Renvoyez tel quel le passage du texte sur le pragmatisme situé entre « Le pragmatisme est » et « considérations —un fait vital. », ces deux bornes incluses.

* **TEXTE FOURNI**:
>>>

Le pragmatisme est constitué : la vérité n'est point une valeur autonome dans les choses de la philosophie et de l'esprit, elle est l'expression mentale de la capacité —contenue dans une proposition ou une conception — d'aider au mouvement actif de la vie, d'ennoblir le caractère et tout le comportement moral 3. Pour cette philosophie la vérité se ramène en dernière analyse à un fait moral, pour ne pas dire — mais ici nous dépasserions les limites de ces quelques considérations —un fait vital.

<<<

* **LISTE FOURNIE**:
>>>

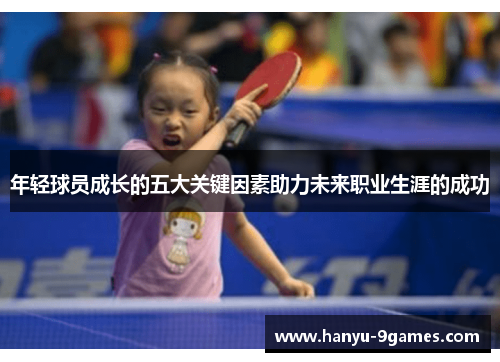 年轻球员成长的五大关键因素助力未来职业生涯的成功 年轻球员成长的五大关键因素助力未来职业生涯的成功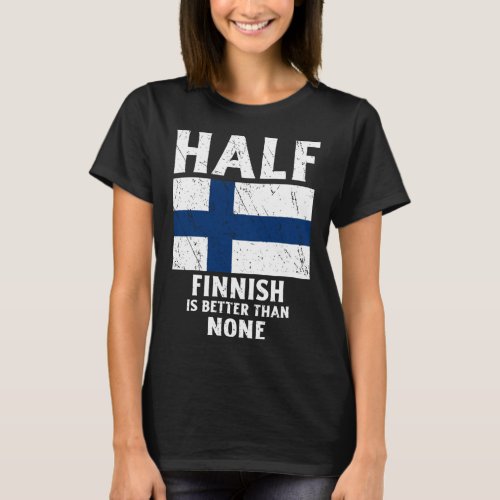 Half Finnish Is Better Than None National Flag Fin T_Shirt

<<<

* **RÉPONSE**:
Le pragmatisme est constitué : la vérité n'est point une valeur autonome dans les choses de la philosophie et de l'esprit, elle est l'expression mentale de la capacité —contenue dans une proposition ou une conception — d'aider au mouvement actif de la vie, d'ennoblir le caractère et tout le comportement moral 3. Pour cette philosophie la vérité se ramène en dernière analyse à un fait moral, pour ne pas dire — mais ici nous dépasserions les limites de ces quelques considérations —un fait vital.